Remove Sea Turtles from Large Tank
When I was transferred to run an aquarium in 1984, the staff on site had already put 7 loggerhead and Kemp's Ridley sea turtles into the new 40,000 gallon main tank. Most were brought in by shrimpers who had caught them in their nets. I have no idea why they decided to hold the turtles for a while or why they put them into the main tank. They all appeared healthy and free of obvious injuries. The turtles were already tearing the new main tank filter apart. At night they would try to wedge themselves under a tank decoration (fiberglass fake rocks or trawl board, etc.) or under the crushed coral substrate so they would be stable while resting or asleep. They were digging down to the screening holding up the crushed coral and tearing holes in the screen that allowed the crushed coral to fall to the base of the tank, causing "dead" spots in the crushed coral biological filter (water was no longer circulating through the pile of coral extending from the tank bottom to/or above the screen).
The Curator of the building requested I get the turtles out of the tank and release them back to the wild to stop further damage to the tank filter screen. This was a brand new tank but already had major damage to the undergravel filter. I was the new guy on the scene; this was a test to see if I could handle the job, and I knew it.
The staff that was already there before my transfer thought this was a big joke, because after putting the turtles in the tank they had not been able to catch them to remove them, and were at a loss at what to do.
I thought about it a little while, bringing together my experiences in catching/trapping animals over many years. I made up a plan that I thought might work:
---starve the turtles for a few days so they would be hungry.
---bait my 4 foot diameter hoop net with a blue crab tied to the center of the netting. (The hoop net consisted of a fiberglass hoop which had half inch mesh nylon netting attached to hoop, forming a bag about a foot deep from the hoop. Lines went from 3 points 120 degrees apart for about 3-4 feet, to one rope to pull with. I had previously used this net to catch bullminnows, crabs, grass shrimp, etc., off local piers. I had made the net to function like a very large blue crab drop net.)
---lower hoop net into tank, and pull fast if a turtle tried to eat on the crab, or got near to the center of the net.
We got holding tanks ready to receive the turtles. I got the staff ready to handle the turtles one morning about an hour before we were to open up to the public for viewing, etc.
I lowered the baited hoop net into the main tank for the first time. Shortly a sea turtle tried to eat the crab tied in the center of the netting of the hoop net. I pulled up and brought up a sea turtle in the net. Within half an hour I got all 7 of the turtles out of the tank. The Curator and staff were somewhat amazed. I made my point. We released them all later.

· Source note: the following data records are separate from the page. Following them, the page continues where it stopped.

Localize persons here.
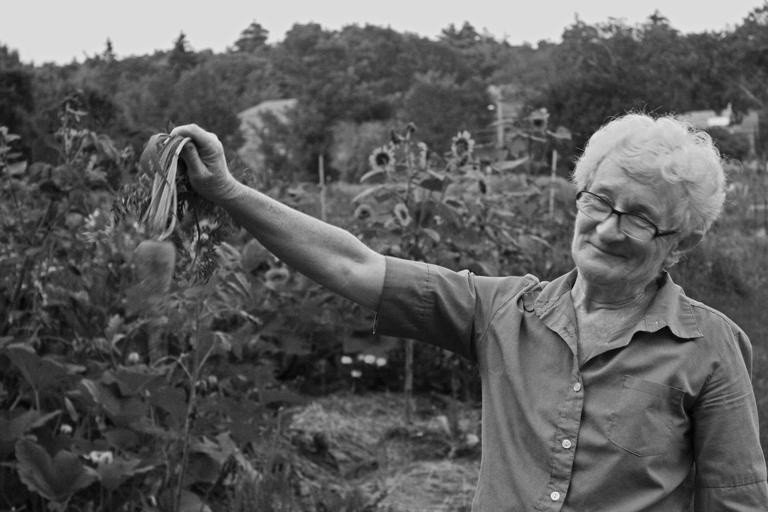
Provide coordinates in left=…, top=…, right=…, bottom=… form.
left=170, top=112, right=768, bottom=512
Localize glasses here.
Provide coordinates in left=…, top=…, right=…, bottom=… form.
left=576, top=186, right=676, bottom=241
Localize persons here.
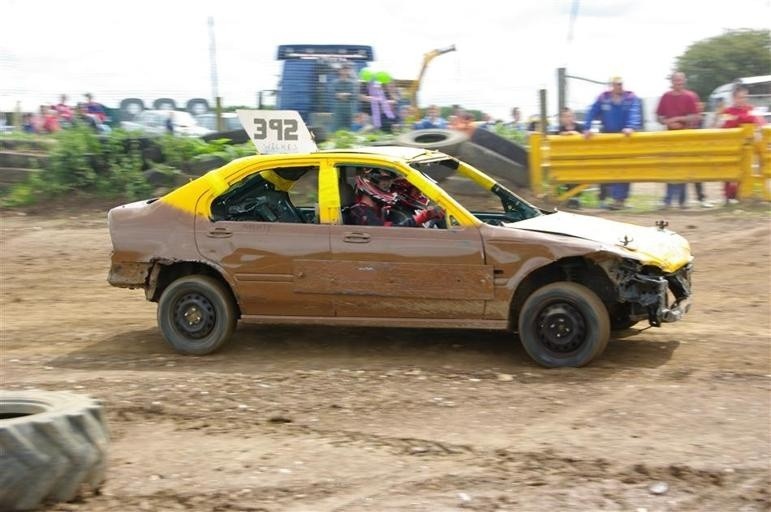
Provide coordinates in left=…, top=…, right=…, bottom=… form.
left=581, top=75, right=644, bottom=209
left=557, top=108, right=584, bottom=209
left=596, top=123, right=610, bottom=207
left=656, top=72, right=703, bottom=211
left=331, top=63, right=373, bottom=132
left=716, top=83, right=768, bottom=206
left=691, top=96, right=714, bottom=207
left=705, top=97, right=738, bottom=204
left=349, top=167, right=445, bottom=227
left=350, top=103, right=540, bottom=133
left=166, top=109, right=176, bottom=135
left=21, top=92, right=106, bottom=134
left=393, top=173, right=445, bottom=228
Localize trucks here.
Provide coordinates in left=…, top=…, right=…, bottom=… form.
left=703, top=73, right=771, bottom=129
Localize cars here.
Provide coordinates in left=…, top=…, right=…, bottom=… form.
left=545, top=120, right=604, bottom=134
left=107, top=143, right=697, bottom=367
left=1, top=108, right=244, bottom=139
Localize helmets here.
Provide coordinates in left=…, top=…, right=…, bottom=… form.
left=353, top=166, right=400, bottom=207
left=390, top=174, right=432, bottom=211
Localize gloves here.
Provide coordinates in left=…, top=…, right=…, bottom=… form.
left=411, top=205, right=447, bottom=225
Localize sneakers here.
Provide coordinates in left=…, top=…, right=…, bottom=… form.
left=557, top=197, right=743, bottom=210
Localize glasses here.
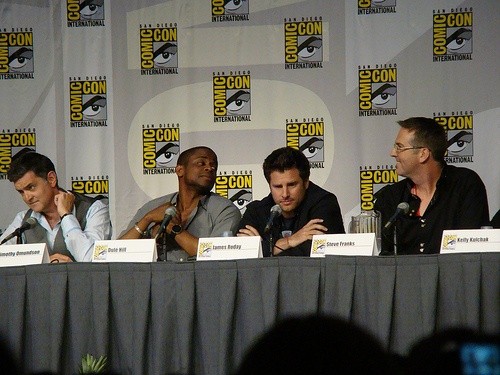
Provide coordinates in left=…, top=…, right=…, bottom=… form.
left=392, top=143, right=432, bottom=153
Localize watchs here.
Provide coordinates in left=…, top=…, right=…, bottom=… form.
left=170, top=224, right=184, bottom=240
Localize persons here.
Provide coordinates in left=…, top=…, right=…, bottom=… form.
left=0, top=152, right=113, bottom=263
left=234, top=146, right=345, bottom=256
left=236, top=312, right=500, bottom=375
left=118, top=146, right=241, bottom=262
left=373, top=117, right=489, bottom=254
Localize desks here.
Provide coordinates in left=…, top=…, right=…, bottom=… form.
left=0, top=253, right=500, bottom=375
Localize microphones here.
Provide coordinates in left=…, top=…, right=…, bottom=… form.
left=264, top=204, right=282, bottom=232
left=155, top=206, right=177, bottom=239
left=1, top=217, right=38, bottom=245
left=385, top=202, right=410, bottom=230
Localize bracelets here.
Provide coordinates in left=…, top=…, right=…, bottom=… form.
left=135, top=223, right=143, bottom=234
left=286, top=238, right=290, bottom=248
left=61, top=213, right=73, bottom=220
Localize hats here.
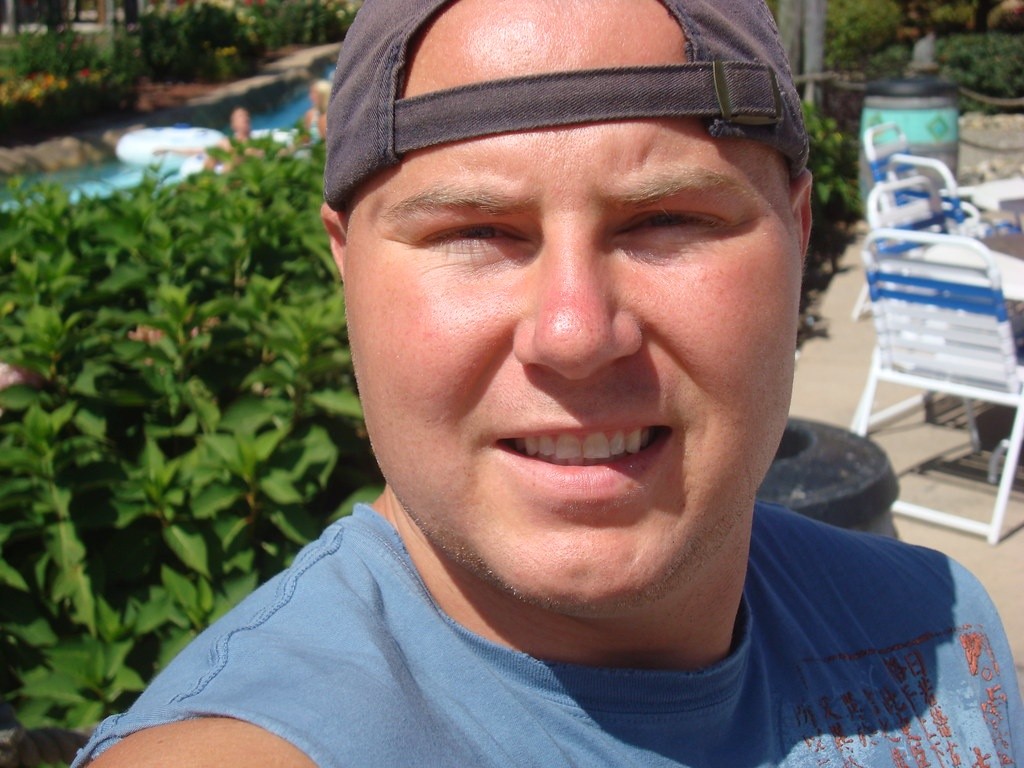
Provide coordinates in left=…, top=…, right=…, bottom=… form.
left=323, top=0, right=807, bottom=211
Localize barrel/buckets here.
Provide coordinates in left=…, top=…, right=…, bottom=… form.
left=860, top=68, right=959, bottom=216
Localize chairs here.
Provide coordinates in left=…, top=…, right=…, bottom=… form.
left=851, top=228, right=1024, bottom=549
left=866, top=174, right=1024, bottom=302
left=849, top=154, right=988, bottom=320
left=865, top=121, right=918, bottom=186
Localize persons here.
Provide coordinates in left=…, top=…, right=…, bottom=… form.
left=290, top=76, right=332, bottom=150
left=62, top=0, right=1024, bottom=768
left=201, top=109, right=272, bottom=176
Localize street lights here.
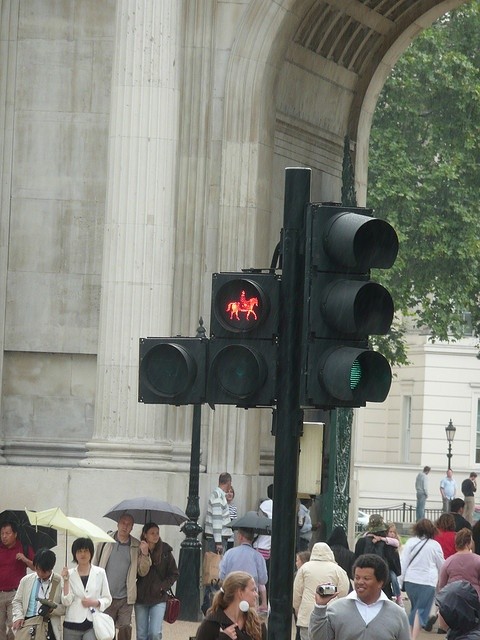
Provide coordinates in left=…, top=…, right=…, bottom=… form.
left=445, top=419, right=456, bottom=469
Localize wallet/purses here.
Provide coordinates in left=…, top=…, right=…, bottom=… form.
left=40, top=599, right=57, bottom=609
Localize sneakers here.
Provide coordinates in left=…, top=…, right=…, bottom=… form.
left=425, top=615, right=437, bottom=631
left=395, top=600, right=405, bottom=612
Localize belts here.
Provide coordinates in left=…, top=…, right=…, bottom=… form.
left=0, top=587, right=18, bottom=592
left=12, top=574, right=61, bottom=640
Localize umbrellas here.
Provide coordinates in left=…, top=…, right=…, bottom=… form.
left=22, top=506, right=118, bottom=581
left=103, top=498, right=191, bottom=539
left=219, top=512, right=273, bottom=536
left=1, top=509, right=57, bottom=551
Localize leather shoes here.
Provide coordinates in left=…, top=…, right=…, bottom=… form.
left=437, top=625, right=450, bottom=634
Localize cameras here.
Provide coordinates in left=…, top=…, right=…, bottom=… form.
left=316, top=585, right=337, bottom=596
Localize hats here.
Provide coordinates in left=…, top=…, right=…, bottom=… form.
left=369, top=514, right=391, bottom=532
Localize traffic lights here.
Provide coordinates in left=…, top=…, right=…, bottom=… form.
left=140, top=339, right=205, bottom=403
left=210, top=273, right=276, bottom=404
left=305, top=206, right=399, bottom=408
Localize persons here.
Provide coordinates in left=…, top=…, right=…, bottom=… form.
left=134, top=523, right=180, bottom=639
left=439, top=470, right=456, bottom=514
left=432, top=514, right=458, bottom=559
left=292, top=540, right=350, bottom=639
left=223, top=485, right=236, bottom=553
left=353, top=513, right=402, bottom=576
left=414, top=465, right=430, bottom=523
left=296, top=548, right=309, bottom=575
left=253, top=483, right=273, bottom=575
left=61, top=537, right=112, bottom=640
left=367, top=522, right=401, bottom=547
left=460, top=472, right=476, bottom=525
left=437, top=528, right=480, bottom=604
left=11, top=548, right=67, bottom=639
left=308, top=554, right=412, bottom=640
left=204, top=473, right=233, bottom=584
left=449, top=499, right=472, bottom=532
left=1, top=521, right=35, bottom=640
left=362, top=522, right=404, bottom=608
left=195, top=571, right=264, bottom=640
left=400, top=518, right=445, bottom=639
left=324, top=525, right=357, bottom=581
left=296, top=496, right=312, bottom=553
left=434, top=580, right=479, bottom=640
left=218, top=527, right=267, bottom=614
left=91, top=515, right=152, bottom=638
left=471, top=519, right=479, bottom=555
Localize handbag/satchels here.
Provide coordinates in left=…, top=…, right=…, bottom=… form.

Unfortunately I had to nurse this tank along due to damage of the filter area for several years (until 1996, when repair was started) before we got funding and the contracts awarded for the repair. External rapid sand filters and large diatom filters were employed to give extra biological and mechanical filtration capacity to the tank; additional chemical filtration was accomplished by adding crushed charcoal to the diatom filters. Repair was finished in 1997, and that is another story. The 40,000 gallon tank went 13 years without a cleaning of the undergravel filter; it was one of the largest undergravel filter tanks in operation.